Il est difficile de conclure sur un sujet aussi complexe. Avec beaucoup d’humilité, avançons quand même que :
– les Français jouissent de manière générale d’un niveau de sûreté très élevé,
– mais la férocité du néolibéralisme et la crise économique ont augmenté les inégalités sociales et le chômage. Ce qui provoque nécessairement le développement d’une économie parallèle associée à une certaine violence criminelle. La crise du travail provoque une tension sociale généralisée qui peut se traduire par une augmentation des incivilités et d’un certain degré de violence sans pour autant aller jusqu’à l’homicide,
– à l’insécurité liée à la situation économique s’ajoute une insécurité liée à l’augmentation constante de l’isolement et de la solitude dans les sociétés individualistes modernes. Je pense avoir montré dans mon livre que la sécurité (comme sentiment) dépend de la qualité et de la fiabilité des relations avec son entourage proche mais aussi avec le sentiment d’occuper une place reconnue dans le fonctionnement social.
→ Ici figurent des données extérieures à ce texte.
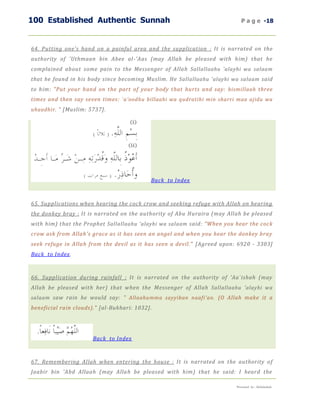 100 Established Authentic Sunnah                                             P a g e -18



64. Putting one's hand on a painful area and the supplication : It is narrated on the
authority of 'Uthmaan bin Abee al-'Aas (may Allah be pleased with him) that he
complained about some pain to the Messenger of Allah Sallallaahu 'alayhi wa salaam
that he found in his body since becoming Muslim. He Sallallaahu 'alayhi wa salaam said
to him: "Put your hand on the part of your body that hurts and say: bismillaah three
times and then say seven times: `a'oodhu billaahi wa qudratihi min sharri maa ajidu wa
uhaadhir. " [Muslim: 5737].




                                            Back to Index



65. Supplications when hearing the cock crow and seeking refuge with Allah on hearing
the donkey bray : It is narrated on the authority of Abu Huraira (may Allah be pleased
with him) that the Prophet Sallallaahu 'alayhi wa salaam said: "When you hear the cock
crow ask from Allah's grace as it has seen an angel and when you hear the donkey bray
seek refuge in Allah from the devil as it has seen a devil." [Agreed upon: 6920 - 3303]
Back to Index.



66. Supplication during rainfall : It is narrated on the authority of 'Aa`ishah (may
Allah be pleased with her) that when the Messenger of Allah Sallallaahu 'alayhi wa
salaam saw rain he would say: " Allaahumma sayyiban naafi'an. (O Allah make it a
beneficial rain clouds)." [al-Bukhari: 1032].




                       Back to Index



67. Remembering Allah when entering the house : It is narrated on the authority o f
Jaabir bin 'Abd Allaah (may Allah be pleased with him) that he said: I heard the

                                                                          Presented by : Abdulwahab
 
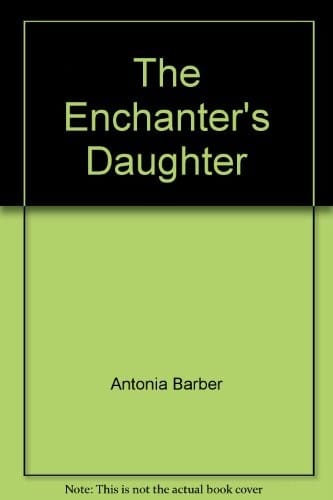 The enchanter's daughter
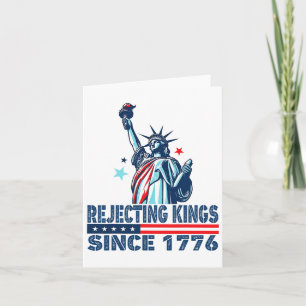 Rejecting Kings Since 1776 Statue Of Liberty Usa 4 Card
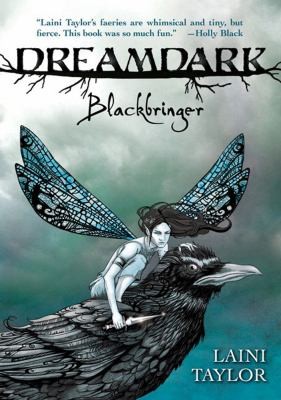 Laini Taylor: Blackbringer
            
                Dreamdark Paperback (2009, Firebird)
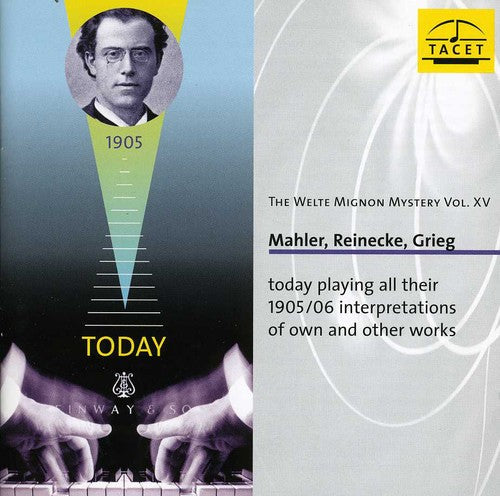 Mahler / Haass / Grieg / Reinecke - Welte-Mignon Mystery 15: Mahler & Reinecke & Grieg [CD]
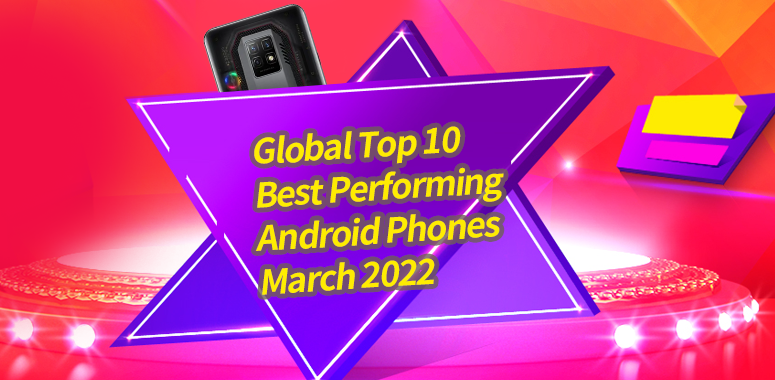 Global Top 10 Best Performing Android Phones, March 2022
Pour résumer, la sécurité (comme sentiment) dépend de la qualité des solidarités collectives. De ce point de vue, l’augmentation de l’insécurité des Français est justifiée étant donnés les effets de fragmentation sociale que produit le néolibéralisme. Mais notre niveau de sûreté (protection objective) reste bien meilleur qu’on ne le dit. La médiatisation de l’un ou l’autre fait divers focalise des insécurités qui ont d’autres sources plus profondes. Cette distinction entre sûreté et sécurité est essentielle, parce que la tendance actuelle est de répondre à l’augmentation de l’insécurité (comme sentiment) par une augmentation de la sûreté qui à pour effet, quand elle est excessive, d’augmenter la fragmentation sociale et la mise à distance de l’autre produisant alors une augmentation du sentiment d’insécurité et ainsi de suite… jusqu’à peut-être menacer la démocratie elle-même.